WHAT THIS TASK INVOLVES: Continue the Windflower Farm update that follows, picking up right after its final sentence.

GIVEN TEXT:

···

On Sunday, we awoke to a cold wind and a power outage. We were pleased to find it had not snowed, contrary to the weather forecast, because we really did not want to harvest in snow. But the plastic cover had been blown off the large greenhouse containing our winter spinach. The crop is fine, but the plastic is ruined, and will have to be replaced. It used to cause me a good deal of grief to replace our plastic, but now, because we have found a recycler, the plastic will be compressed into a bale and shipped, not to a landfill, but to a clothing manufacturer for its new life as sports wear. We expect tomorrow to be wind-free, and we’ll replace the plastic then.  

This was a productive year for infrastructure development at Windflower Farm: we built a new packing shed, a new cooler, a small workshop and a new equipment barn. Now that we are wrapping up the delivery season, we have a few weeks of relatively mild weather during which we’ll be able to finish the small details related to these projects - trim work and painting among them - and then we’ll turn our attention to equipment maintenance and to repairing various broken implements - all part of the cycle of life on a small vegetable farm. February 20th, when we start seeds for next year’s CSA harvest, will be here before we know it! The crew is headed off to the four corners: Aidan to Telluride and then Hawaii, Andrea to Sicily, Naomi to Nepal, I think, and Martin and Monica back to Laguna Prieta, in Mexico. I’ll be happy if I can haul my catamaran to the Florida Panhandle for a week, but, for the most part, Jan and I plan to stay close to home. We have winter shares to harvest and assemble, family to visit, boys to send off to college, books to read.

···

RECORD EXTRACTS:
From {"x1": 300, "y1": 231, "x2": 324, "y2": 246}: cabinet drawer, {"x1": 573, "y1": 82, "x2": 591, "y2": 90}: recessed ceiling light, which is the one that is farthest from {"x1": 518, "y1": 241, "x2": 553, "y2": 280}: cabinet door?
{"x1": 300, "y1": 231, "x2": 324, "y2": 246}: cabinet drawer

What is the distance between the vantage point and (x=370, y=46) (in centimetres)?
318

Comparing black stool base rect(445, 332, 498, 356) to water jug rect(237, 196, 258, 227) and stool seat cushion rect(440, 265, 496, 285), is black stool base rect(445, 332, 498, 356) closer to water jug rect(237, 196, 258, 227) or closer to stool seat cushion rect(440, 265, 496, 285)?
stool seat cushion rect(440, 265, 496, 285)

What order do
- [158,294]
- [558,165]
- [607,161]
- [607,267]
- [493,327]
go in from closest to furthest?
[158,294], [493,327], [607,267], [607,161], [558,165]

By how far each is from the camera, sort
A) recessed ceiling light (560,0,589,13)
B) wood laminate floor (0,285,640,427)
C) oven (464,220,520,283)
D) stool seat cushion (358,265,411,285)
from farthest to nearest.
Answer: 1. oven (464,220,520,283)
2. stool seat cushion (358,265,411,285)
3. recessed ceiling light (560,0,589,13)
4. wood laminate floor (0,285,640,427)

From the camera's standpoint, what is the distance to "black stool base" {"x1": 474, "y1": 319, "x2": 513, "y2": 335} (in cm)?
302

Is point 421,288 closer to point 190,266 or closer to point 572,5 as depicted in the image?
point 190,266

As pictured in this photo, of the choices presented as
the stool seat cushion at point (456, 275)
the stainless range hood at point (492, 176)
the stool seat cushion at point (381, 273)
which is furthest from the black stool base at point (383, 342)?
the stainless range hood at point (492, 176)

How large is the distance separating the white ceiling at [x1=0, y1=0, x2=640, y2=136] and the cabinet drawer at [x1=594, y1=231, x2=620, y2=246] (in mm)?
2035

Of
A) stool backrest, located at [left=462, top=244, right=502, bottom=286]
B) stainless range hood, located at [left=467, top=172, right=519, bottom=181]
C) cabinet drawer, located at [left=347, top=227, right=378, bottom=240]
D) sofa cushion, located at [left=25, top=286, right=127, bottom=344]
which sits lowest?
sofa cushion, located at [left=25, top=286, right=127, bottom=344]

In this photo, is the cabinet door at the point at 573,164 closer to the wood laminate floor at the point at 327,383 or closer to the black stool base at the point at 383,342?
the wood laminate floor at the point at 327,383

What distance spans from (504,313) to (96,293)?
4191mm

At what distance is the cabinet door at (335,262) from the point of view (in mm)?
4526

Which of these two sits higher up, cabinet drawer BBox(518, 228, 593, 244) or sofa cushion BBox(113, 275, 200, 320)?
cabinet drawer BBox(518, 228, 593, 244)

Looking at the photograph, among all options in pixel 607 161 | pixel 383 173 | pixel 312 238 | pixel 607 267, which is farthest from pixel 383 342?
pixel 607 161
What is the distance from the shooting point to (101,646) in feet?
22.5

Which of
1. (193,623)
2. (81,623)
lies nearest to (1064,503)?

···

FINAL RESULT:
I’d like to extend a heart-felt thanks to the CSA organizers in every neighborhood and community where we deliver. The CSA movement depends on people like you. The success of our farm depends on you. And increasing the number of small, local and economically viable organic farms depends on more people like you. Thank you for all the work you do, from securing a location that can host us (and store our many harvest totes) every week, to recruiting your neighbors to join our CSA community, to working with our farm so that what we offer every week is what you want. Consider getting involved with your CSA’s core group, they are committed volunteers from your neighborhood who are making a difference.

Our end-of-year survey can be found here: https://windflowerfarm.wufoo.com/forms/windflower-farm-csa-survey/ Your responses will provide us with information that will guide our crop planning for next year. Thank you in advance for your time and thoughtful responses.  

Remember, there will be one more delivery after this one to make up for when our truck broke down in August.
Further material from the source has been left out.